┌──

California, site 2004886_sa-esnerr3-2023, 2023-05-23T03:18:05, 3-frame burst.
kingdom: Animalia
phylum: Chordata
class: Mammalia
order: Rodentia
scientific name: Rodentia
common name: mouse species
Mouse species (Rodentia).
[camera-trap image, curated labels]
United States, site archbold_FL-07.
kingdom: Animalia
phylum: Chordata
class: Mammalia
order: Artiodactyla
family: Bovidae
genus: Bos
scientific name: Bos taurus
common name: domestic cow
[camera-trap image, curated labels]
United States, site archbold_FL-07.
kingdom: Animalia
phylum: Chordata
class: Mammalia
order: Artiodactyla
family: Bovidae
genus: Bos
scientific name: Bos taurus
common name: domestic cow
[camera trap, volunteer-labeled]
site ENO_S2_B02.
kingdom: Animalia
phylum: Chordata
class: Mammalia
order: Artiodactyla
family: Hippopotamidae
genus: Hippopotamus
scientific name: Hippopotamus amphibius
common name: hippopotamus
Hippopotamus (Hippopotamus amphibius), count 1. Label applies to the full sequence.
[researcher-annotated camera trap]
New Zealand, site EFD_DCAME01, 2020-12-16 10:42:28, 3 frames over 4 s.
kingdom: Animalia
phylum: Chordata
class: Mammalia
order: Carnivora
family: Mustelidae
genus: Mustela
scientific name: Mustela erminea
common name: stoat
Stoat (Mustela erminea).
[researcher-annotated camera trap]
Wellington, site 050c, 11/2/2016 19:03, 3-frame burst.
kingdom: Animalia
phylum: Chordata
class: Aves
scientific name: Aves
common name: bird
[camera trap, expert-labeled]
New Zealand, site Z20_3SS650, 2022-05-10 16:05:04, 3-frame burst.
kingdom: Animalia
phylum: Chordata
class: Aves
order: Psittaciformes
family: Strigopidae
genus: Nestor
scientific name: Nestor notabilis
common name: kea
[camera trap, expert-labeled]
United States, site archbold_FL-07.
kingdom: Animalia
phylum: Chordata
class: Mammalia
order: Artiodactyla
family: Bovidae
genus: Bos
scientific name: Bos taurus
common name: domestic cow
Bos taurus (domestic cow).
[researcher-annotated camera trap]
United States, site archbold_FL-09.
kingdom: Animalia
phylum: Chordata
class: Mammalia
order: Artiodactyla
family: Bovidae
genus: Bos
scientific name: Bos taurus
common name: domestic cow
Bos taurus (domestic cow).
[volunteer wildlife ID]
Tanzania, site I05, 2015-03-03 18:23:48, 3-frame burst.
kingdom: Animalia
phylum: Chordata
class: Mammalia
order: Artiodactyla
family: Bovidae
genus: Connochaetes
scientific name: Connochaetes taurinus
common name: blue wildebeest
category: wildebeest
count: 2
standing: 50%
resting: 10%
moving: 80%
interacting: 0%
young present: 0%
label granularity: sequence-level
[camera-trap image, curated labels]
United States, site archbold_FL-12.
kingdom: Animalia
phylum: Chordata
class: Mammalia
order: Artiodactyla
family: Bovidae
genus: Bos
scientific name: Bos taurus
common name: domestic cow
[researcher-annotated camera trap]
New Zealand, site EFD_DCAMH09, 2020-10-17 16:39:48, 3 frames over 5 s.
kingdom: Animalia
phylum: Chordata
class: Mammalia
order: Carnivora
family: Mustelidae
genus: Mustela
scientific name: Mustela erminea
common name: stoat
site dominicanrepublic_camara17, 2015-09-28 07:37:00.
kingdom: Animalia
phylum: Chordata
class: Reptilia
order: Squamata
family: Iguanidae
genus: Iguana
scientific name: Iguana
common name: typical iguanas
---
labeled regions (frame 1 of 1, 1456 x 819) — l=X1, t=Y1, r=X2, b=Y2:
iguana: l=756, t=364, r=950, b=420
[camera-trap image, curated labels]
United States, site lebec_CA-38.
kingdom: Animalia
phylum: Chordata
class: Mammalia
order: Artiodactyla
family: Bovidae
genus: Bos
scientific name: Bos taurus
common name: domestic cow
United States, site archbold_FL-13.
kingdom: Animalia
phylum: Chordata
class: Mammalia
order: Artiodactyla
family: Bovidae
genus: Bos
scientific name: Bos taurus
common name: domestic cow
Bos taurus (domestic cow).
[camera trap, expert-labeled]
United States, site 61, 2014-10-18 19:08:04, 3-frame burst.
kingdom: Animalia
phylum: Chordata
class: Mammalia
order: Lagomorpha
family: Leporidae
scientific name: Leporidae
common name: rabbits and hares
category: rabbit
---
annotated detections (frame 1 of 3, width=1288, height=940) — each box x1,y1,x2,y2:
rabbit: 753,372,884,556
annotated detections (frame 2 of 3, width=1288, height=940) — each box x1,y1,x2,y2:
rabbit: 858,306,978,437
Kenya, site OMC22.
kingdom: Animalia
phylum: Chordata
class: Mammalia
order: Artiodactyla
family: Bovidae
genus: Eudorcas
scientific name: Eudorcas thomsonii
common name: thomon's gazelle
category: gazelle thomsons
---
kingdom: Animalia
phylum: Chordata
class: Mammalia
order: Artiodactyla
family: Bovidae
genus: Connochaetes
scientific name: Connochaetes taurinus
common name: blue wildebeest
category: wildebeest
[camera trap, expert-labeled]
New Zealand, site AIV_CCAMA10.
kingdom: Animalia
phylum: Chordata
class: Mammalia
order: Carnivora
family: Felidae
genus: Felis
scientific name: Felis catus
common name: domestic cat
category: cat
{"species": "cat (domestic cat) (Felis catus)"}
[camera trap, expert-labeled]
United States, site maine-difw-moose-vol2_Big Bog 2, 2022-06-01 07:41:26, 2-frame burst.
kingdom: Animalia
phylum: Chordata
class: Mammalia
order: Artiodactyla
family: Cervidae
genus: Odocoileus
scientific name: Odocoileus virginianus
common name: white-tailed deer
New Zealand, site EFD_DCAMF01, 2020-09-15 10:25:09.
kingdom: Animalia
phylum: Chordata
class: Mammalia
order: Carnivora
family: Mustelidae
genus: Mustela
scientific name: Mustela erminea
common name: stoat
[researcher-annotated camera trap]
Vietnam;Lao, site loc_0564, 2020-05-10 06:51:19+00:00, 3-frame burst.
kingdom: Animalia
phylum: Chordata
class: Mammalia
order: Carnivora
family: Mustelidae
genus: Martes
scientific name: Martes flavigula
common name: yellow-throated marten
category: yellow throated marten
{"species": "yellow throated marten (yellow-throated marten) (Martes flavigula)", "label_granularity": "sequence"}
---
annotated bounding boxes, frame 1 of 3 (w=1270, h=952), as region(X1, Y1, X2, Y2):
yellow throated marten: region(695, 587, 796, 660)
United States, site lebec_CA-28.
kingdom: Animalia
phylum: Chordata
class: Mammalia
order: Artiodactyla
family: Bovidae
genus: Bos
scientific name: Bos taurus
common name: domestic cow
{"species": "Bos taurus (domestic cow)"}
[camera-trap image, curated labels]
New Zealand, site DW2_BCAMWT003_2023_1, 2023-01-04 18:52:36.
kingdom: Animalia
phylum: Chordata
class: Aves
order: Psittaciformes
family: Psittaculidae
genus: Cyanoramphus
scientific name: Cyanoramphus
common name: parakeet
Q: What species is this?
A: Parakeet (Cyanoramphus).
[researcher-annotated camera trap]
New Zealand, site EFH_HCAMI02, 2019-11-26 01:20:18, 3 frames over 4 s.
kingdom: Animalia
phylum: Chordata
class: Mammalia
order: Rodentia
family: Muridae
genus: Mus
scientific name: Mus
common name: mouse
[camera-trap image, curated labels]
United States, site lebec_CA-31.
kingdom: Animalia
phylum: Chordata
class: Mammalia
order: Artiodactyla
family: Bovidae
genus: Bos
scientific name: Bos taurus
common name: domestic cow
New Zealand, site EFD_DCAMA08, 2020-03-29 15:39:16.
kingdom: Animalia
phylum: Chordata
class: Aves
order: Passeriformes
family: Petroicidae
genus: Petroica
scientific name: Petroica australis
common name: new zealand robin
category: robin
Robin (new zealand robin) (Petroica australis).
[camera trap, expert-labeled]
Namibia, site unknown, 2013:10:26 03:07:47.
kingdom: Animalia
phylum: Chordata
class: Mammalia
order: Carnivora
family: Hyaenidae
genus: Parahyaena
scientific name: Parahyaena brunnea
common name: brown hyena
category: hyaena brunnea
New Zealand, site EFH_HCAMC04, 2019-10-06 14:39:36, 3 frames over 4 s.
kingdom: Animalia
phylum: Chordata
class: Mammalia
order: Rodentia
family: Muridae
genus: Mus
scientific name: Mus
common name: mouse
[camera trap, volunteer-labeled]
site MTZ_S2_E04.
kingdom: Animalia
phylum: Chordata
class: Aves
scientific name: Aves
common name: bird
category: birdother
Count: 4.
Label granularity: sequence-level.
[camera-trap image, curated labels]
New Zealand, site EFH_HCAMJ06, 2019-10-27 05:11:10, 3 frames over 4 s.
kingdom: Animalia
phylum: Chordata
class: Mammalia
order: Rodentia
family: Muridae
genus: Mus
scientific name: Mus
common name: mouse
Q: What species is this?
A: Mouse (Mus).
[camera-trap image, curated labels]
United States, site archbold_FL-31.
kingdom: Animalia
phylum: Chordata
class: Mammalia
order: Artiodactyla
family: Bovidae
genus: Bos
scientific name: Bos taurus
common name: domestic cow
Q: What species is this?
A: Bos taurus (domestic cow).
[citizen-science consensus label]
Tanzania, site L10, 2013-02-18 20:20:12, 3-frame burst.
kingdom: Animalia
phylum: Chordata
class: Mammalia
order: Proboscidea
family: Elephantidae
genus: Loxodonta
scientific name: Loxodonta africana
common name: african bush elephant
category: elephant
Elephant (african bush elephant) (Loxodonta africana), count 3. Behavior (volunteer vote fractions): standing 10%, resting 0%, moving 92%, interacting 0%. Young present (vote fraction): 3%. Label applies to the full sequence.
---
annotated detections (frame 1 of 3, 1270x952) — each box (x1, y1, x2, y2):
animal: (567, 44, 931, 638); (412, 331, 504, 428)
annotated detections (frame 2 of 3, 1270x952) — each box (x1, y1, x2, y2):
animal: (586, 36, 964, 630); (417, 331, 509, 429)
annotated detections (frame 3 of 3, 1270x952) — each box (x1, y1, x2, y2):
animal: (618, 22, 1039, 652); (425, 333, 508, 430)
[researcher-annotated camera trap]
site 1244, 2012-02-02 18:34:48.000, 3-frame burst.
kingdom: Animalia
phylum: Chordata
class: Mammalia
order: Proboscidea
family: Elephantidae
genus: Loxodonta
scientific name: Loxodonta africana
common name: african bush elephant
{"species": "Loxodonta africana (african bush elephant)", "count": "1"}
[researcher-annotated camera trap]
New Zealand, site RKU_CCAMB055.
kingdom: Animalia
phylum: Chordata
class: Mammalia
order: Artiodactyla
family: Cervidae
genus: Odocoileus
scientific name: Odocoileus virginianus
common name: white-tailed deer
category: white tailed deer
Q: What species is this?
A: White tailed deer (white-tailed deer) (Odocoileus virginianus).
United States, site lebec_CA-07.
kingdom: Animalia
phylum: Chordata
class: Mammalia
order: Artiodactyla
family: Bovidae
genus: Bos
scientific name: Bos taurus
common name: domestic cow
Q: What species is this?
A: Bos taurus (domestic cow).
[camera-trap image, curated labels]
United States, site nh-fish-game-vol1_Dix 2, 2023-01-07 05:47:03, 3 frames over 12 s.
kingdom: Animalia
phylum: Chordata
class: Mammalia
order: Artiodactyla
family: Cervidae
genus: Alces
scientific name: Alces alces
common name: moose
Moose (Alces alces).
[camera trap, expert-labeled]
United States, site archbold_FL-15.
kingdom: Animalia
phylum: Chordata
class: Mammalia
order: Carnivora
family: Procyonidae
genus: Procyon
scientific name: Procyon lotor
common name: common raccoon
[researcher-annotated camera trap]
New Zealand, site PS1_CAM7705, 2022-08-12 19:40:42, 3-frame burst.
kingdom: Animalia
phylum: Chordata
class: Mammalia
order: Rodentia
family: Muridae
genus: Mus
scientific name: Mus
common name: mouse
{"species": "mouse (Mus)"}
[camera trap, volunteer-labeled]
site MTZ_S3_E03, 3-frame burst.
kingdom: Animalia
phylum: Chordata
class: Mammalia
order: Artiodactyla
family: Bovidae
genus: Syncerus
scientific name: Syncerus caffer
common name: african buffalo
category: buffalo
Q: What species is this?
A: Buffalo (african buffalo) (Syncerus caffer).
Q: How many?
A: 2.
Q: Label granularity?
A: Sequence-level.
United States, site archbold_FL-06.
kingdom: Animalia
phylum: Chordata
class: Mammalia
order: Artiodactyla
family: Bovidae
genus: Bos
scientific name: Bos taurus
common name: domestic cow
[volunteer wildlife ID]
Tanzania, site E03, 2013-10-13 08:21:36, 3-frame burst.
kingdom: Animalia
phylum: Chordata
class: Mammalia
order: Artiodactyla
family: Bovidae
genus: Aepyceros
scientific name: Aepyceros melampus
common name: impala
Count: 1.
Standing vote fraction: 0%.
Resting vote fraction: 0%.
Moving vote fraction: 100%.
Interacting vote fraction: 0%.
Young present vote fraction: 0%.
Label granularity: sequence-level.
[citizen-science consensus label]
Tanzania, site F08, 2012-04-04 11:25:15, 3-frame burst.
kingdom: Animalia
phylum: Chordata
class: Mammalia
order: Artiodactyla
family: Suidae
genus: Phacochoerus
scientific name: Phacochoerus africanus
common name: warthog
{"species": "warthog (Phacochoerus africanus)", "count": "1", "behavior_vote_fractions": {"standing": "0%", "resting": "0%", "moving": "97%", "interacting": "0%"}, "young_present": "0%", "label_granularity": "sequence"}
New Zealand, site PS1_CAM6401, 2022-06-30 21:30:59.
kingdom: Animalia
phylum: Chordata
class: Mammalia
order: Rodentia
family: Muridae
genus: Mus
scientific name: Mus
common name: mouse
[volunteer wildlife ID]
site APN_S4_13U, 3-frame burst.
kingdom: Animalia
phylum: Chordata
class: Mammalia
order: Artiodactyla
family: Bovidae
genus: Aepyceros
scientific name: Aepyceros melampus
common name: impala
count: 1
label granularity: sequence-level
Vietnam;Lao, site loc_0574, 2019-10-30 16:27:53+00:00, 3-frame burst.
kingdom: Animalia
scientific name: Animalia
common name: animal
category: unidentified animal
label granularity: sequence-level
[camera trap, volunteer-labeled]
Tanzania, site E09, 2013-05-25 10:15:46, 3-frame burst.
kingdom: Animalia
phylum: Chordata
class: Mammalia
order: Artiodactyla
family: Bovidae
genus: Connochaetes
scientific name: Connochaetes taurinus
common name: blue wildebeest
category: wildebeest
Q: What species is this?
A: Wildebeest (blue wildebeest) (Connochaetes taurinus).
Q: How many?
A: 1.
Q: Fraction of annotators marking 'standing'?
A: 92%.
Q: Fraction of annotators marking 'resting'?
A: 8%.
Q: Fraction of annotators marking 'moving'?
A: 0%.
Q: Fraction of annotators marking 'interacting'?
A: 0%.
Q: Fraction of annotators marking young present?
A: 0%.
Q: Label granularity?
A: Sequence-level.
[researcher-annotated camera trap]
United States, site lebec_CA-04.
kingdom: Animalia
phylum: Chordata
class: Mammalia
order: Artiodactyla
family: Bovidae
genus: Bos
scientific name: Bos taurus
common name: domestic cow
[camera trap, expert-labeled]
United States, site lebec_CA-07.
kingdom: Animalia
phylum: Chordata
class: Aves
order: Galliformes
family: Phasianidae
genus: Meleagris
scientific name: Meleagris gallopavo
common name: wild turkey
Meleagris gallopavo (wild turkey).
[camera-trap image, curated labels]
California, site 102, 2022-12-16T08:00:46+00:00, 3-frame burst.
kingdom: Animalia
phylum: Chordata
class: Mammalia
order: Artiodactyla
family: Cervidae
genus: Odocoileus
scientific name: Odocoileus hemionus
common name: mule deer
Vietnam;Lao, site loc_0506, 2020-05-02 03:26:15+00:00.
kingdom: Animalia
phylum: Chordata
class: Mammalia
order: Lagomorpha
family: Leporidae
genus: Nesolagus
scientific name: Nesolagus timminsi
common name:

└──

:: What is being asked ::
Please show each line in the records above that contains "flavigula".

:: Solution below ::
scientific name: Martes flavigula
{"species": "yellow throated marten (yellow-throated marten) (Martes flavigula)", "label_granularity": "sequence"}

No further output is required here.